Here are a few areas I think we need to explore as a community:
- Prompt Validation and Sanitization
Before any prompt reaches an on-chain LLM, there needs to be strict filtering, formatting, and intent verification. Just like how we validate transaction inputs, we may need decentralized prompt parsers that reject malformed or dangerous instructions. - On-Chain Prompt Reputation
We could design a system where prompts (or prompt creators) build a reputation score based on past behavior. If a user or dApp continuously submits prompts that lead to risky or abnormal outputs, their reputation could drop, and access could be limited or flagged. - Rule-Constrained Models
One way to reduce risk is to fine-tune LLMs with hard-coded boundaries. For example, an LLM powering a finance protocol should never generate prompts that execute transfers, change fees, or touch treasury funds unless additional authorization layers are triggered. - Sandboxed Execution for Agents
LLM-based agents could operate within a strict sandbox where they cannot execute arbitrary contract calls.
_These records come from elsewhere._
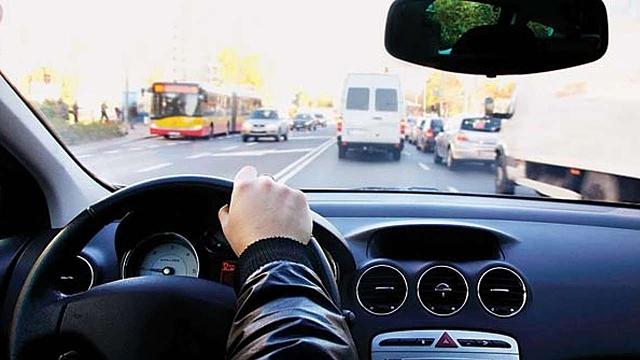 Nếu bạn có tiểu sử từng gây tai nạn khi lái xe hoặc thường xuyên lái xe không an toàn, cũng rất dễ bị từ chối bảo hiểm. Ảnh: DNA India.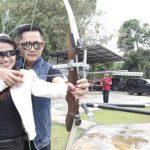 Fitri Carlina Belajar Olah Raga Panahan Bersama Suami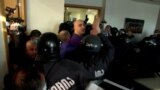 GRAB - In Dramatic Early Morning Raid, Georgian Police Arrest Opposition Leader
Their responses would be suggestions, which must pass through a verification layer or human approval before actual execution. - AI-Specific Auditing Tools
Just as we audit smart contracts with tools like MythX or Slither, we’ll likely need new tools to simulate how LLMs respond to a wide range of inputs, including edge cases and adversarial examples. These tools would help identify vulnerabilities before deployment.
This is a new layer of risk for the blockchain space. Once you combine the transparency of public blockchains with the ambiguity of language models, new threat surfaces emerge—ones that smart contract logic alone cannot mitigate.